Opinión

De milagros y de políticos

El santoral católico tendrá este fin de semana dos adiciones: San Juan Pablo II y San Juan XXIII.

Del segundo ya pocos se acuerdan, aunque sus acciones cambiaron para siempre la vida de millones de católicos, al modernizar ritos e instituciones.

Del primero, mucha gente podrá decir que tuvo el privilegio de ver a un santo a metros de distancia y quizás más de una vez, en sus numerosos viajes a México.

Bueno, pues como están las cosas, no estaría por demás que los creyentes les pudieran pedir a estos nuevos santos un milagro como estreno de su santidad.

En este caso no se trataría de pedir por la recuperación de algún enfermo, como es lo más usual. El caso sería más importante, pues se trataría de la recuperación de un país enfermo.

El padecimiento principal lo tenemos en la cabeza.

Resulta que los que mandan, parecieran andar hechos bolas. Luego de habernos generado expectativas de que podrían relanzar al país hacia el crecimiento y el bienestar, han regresado a las andadas.
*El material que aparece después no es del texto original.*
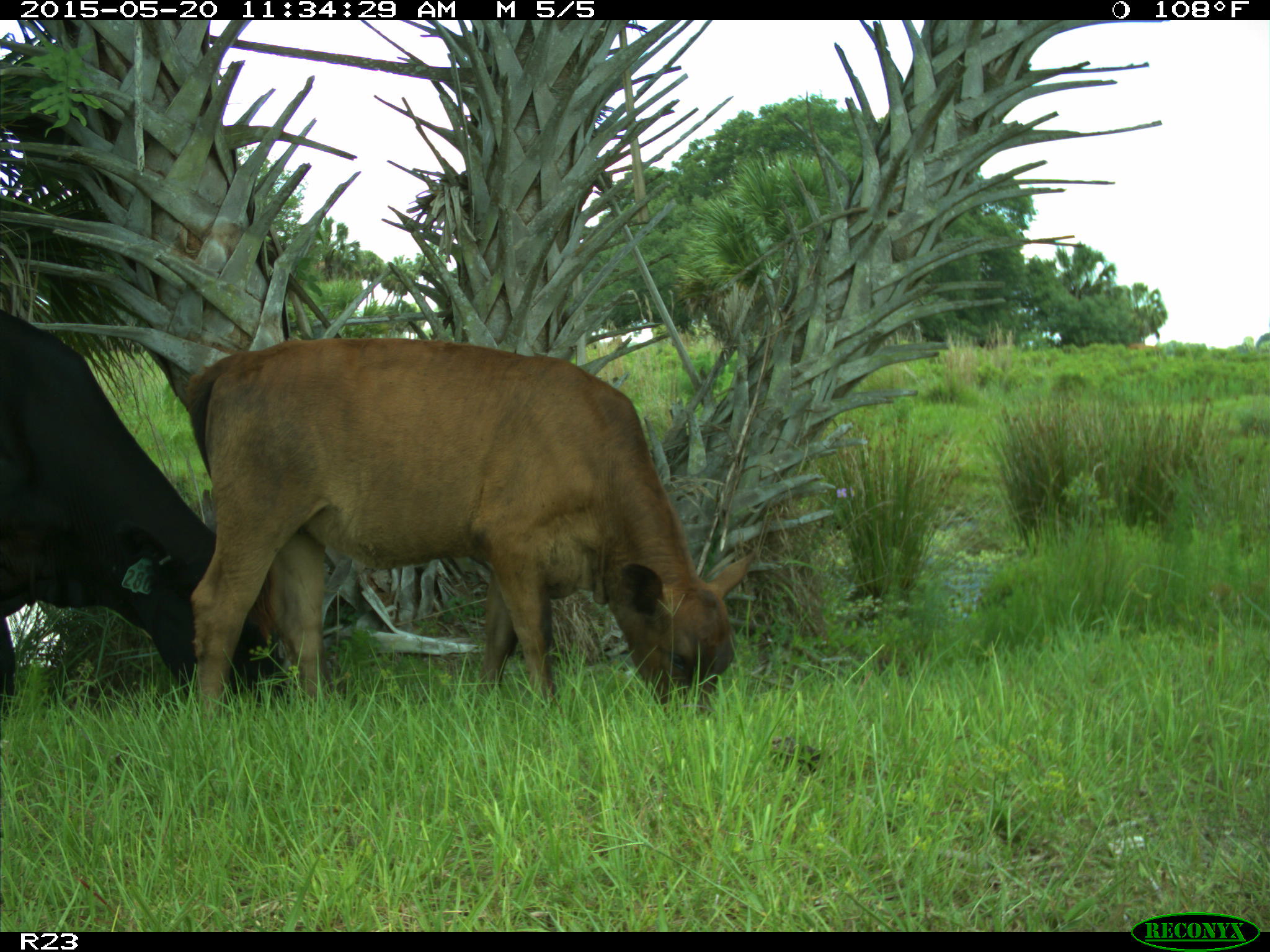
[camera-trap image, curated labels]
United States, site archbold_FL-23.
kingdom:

Y hoy nuevamente la clase política está enredada con sus ambiciones partidistas, sus compromisos y sus temores, y están poniendo en riesgo todo el proyecto de transformación.

Bien dice el conocido adagio que el diablo está en los detalles porque precisamente son esos detalles los que nos están atrapando.

Así que la acción bienhechora de los nuevos santos, no nos caería nada mal.

Pero no sólo es la clase política. Pareciera que en la economía tenemos uno de esos motores viejos que andan fuera de tiempo, donde un cilindro anda a un ritmo y los demás a otro, y el pobre vehículo en el que vamos todos, ‘tose’ a cada momento porque va con una marcha toda dispareja.

Aunque en este caso, alguien diría que más que un milagro, lo que le hace falta es una buena afinación a la economía.

El otro milagrito que nos hace falta es el que se requiere para que nuestros políticos, que son los que llevan la dirección, el freno y el acelerador, ya se dejen de simulaciones.

No está usted para saberlo pero yo sí para contarle que un distinguido parlamentario le confesó a un empresario que necesitaba su asesoría porque tenía muchos colegas a los que pastoreaba no precisamente su líder, sino el propietario de una empresa telefónica muy poderosa.

Hay otros políticos que poco a poco salen del clóset, pero no por lo que usted cree, sino porque ahora ya ponen en Twitter sus creencias religiosas más fervientes, que siempre encubrieron por estar hasta a la mera izquierda.

Pero los ciudadanos de a pie no nos salvamos de ese malestar que aqueja al cuerpo nacional.

Somos harto quejumbrosos de la corrupción que prevalece en casi todos los ámbitos. Pero casi siempre se nos olvida que ésta siempre tiene dos partes. Y cuando algún oficial de tránsito nos sanciona justificadamente, andamos de inmediato buscando su “criterio”, para salir del apuro.

En fin, a ver si ahora que este domingo seguramente habrá muchas personas que le recen a los nuevos santos, se nos hace el milagro y regresamos el lunes sosegados y todos en paz.